5. A payment method according to claim 4, wherein the check is presented to a bank operator for manual review when the comparison indicates that there is a mismatch of payee names.
6. A payment method according to claim 4, wherein the check data file comprises a positive pay file.
7. A method of processing a check in a payee positive pay system, the method comprising:
receiving a check from a presenting bank;
obtaining a check amount from the check received from the presenting bank;
recognizing a payee name from the check received from the presenting bank;
selecting a first recognition confidence threshold if the check amount is below a first predetermined amount;
selecting a second recognition confidence threshold which is different from the first recognition confidence threshold if the check amount is above a second predetermined amount; and
based upon the selected one of the first and second recognition confidence thresholds, comparing the recognized payee name with a payee name contained in a positive pay file which has been previously received from a payor of the check to determine if there is a match of payee names.
8. A method according to claim 7, further comprising:
presenting the check to a human operator for manual review if a comparison of payee names indicates a mismatch of payee names.
9. A method according to claim 7, wherein the first predetermined amount is less than the second predetermined amount.

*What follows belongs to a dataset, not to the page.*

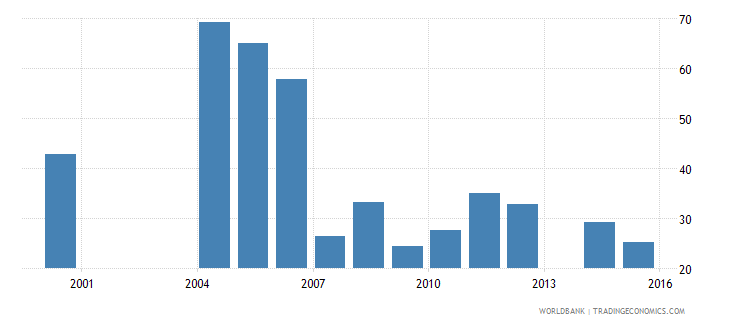 uganda central government debt total percent of gdp wb data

10. A method according to claim 7, wherein the first predetermined amount and the second predetermined amount are the same.
Description
    BACKGROUND
  • [0001]
    The present invention relates to processing checks in a payee positive pay system, and is particularly directed to methods of processing a check in a payee positive pay system.
  • [0002]
    Check fraud is a problem which is costing banks significant amounts of money. One type of check fraud includes counterfeiting a check. Another type of check fraud includes forging a payor signature on a legitimate blank check. Still another type of check fraud includes altering a legitimate check, such as altering the amount of the check or altering the payee of the check.
  • [0003]
    There are a number of known products available in the marketplace to detect fraudulent checks. One such product is a “positive pay” system in which a payor of a check provides his/her bank (i.e., the paying bank) with details of issued checks. These details are contained in a positive pay file which is electronically sent from the check payor to the paying bank. When a presenting bank presents one of the issued checks to the paying bank, the paying bank captures check data from the presented check and compares the captured check data to check details retrieved from the positive pay file to verify that the presented check has not been altered. The comparison is based primarily on the amount of the check and the serial number of the check to enable the paying bank to catch altered check amounts and duplicate checks.
  • [0004]
    A known enhancement to positive pay systems also captures the payee name to verify that the presented check has not been altered. These enhanced positive pay systems are known as “payee positive pay” systems. In a typical payee positive pay system, a recognition engine is used to perform ink character recognition on a check to ensure that the payee name appearing on the check matches the payee name which the check payor originally put on the check. When the recognition engine is unable to ensure that the payee names match, the check is rejected and presented to a human operator for manual review.
  • [0005]
    From time to time, a check has a correct payee name thereon, but is flagged as being a mismatch with the payee name that the check payor originally put on the check. This occurrence is known as a “false positive”. As an example, the rate of false positives may be ten percent. The total number of checks being processed by the recognition engine is usually relatively large. For example, over a 100,000 checks could be processed by the recognition engine in a single day. If 100,000 checks are processed and the rate of false positives is ten percent, then there would be approximately 10,000 checks for the human operator to manually review. Since the number of false positives presented to the human operator for manual review would be relatively large, an unfavorable business case may arise where the cost to review exceeds the cost of the fraud losses avoided. Or equally problematic, the manual review process may be unsuccessful because of the “needle in the haystack” syndrome in which the human operator may not be alert enough to identify and sort out the relatively few checks from a group of thousands of checks presented for manual review. It would be desirable to reduce the number of false positives presented to the human operator for manual review so that the human operator can focus on fewer checks and, therefore, perform the job more quickly and with greater accuracy.
  • SUMMARY
  • [0006]
    In accordance with an embodiment of the present invention, a method is provided of processing a check in a payee positive pay system. The method comprises receiving a check from a presenting bank, obtaining an amount of the check received from the presenting bank, recognizing a payee name from the check received from the presenting bank, selecting one of a plurality of recognition confidence thresholds based upon the amount of the check, and based upon the selected one of the recognition thresholds, comparing the recognized payee name with a payee name contained in a check data file which has been previously received from a payor of the check to determine if there is a match of payee names.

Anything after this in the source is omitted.